◆ **Exercise details**
Copy out each line of the material that includes the word "with".

◆ **The data**
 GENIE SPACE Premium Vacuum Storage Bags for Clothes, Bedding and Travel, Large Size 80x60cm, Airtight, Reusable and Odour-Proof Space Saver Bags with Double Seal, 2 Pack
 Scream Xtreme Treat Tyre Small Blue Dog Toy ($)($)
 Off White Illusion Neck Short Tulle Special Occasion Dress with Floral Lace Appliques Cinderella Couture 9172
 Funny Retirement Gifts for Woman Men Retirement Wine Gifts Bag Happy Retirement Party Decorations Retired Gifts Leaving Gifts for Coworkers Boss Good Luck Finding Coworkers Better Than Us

---

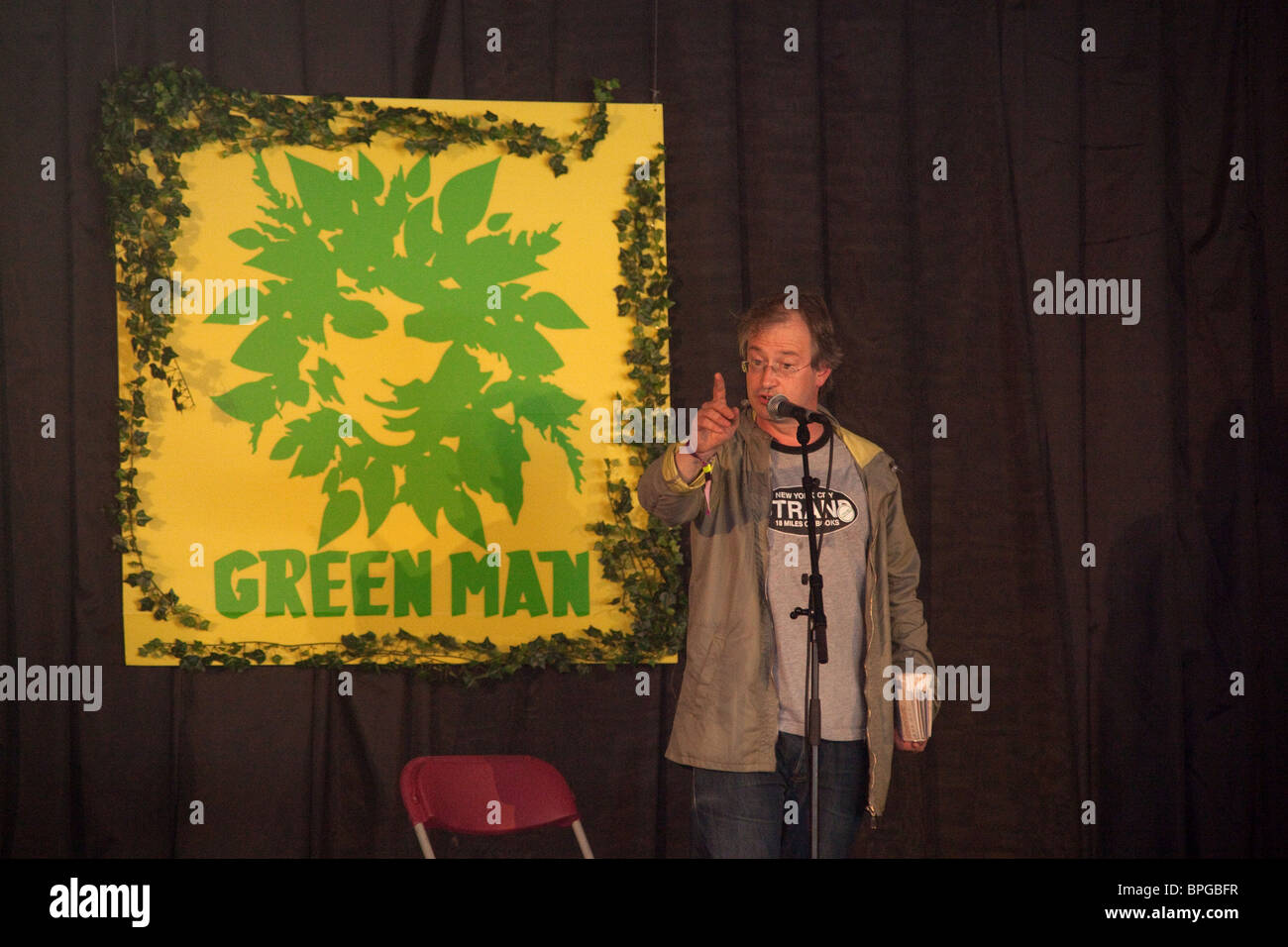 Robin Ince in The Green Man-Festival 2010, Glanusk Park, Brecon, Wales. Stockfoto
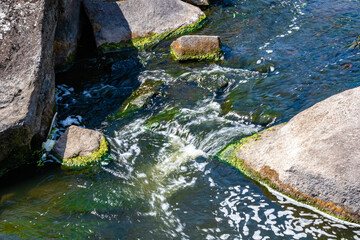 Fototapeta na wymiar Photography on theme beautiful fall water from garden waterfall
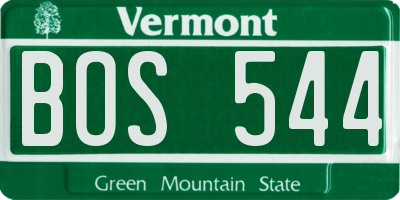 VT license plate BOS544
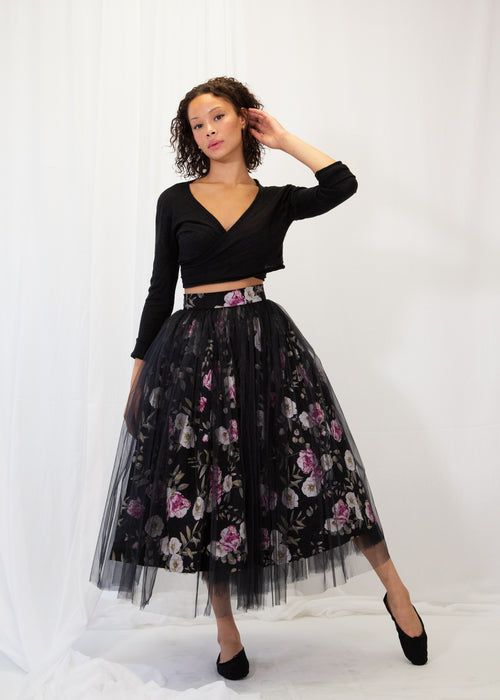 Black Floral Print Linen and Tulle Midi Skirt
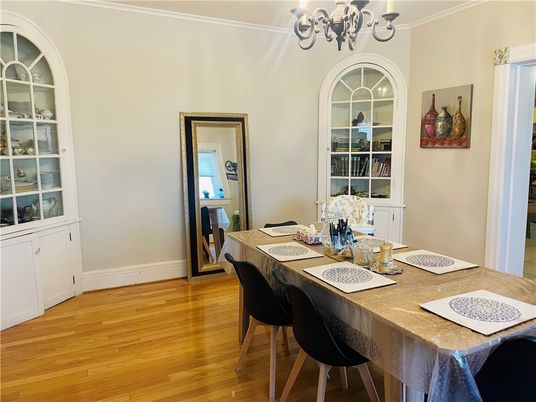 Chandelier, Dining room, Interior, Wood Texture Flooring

◆ **Result below**
 GENIE SPACE Premium Vacuum Storage Bags for Clothes, Bedding and Travel, Large Size 80x60cm, Airtight, Reusable and Odour-Proof Space Saver Bags with Double Seal, 2 Pack
 Off White Illusion Neck Short Tulle Special Occasion Dress with Floral Lace Appliques Cinderella Couture 9172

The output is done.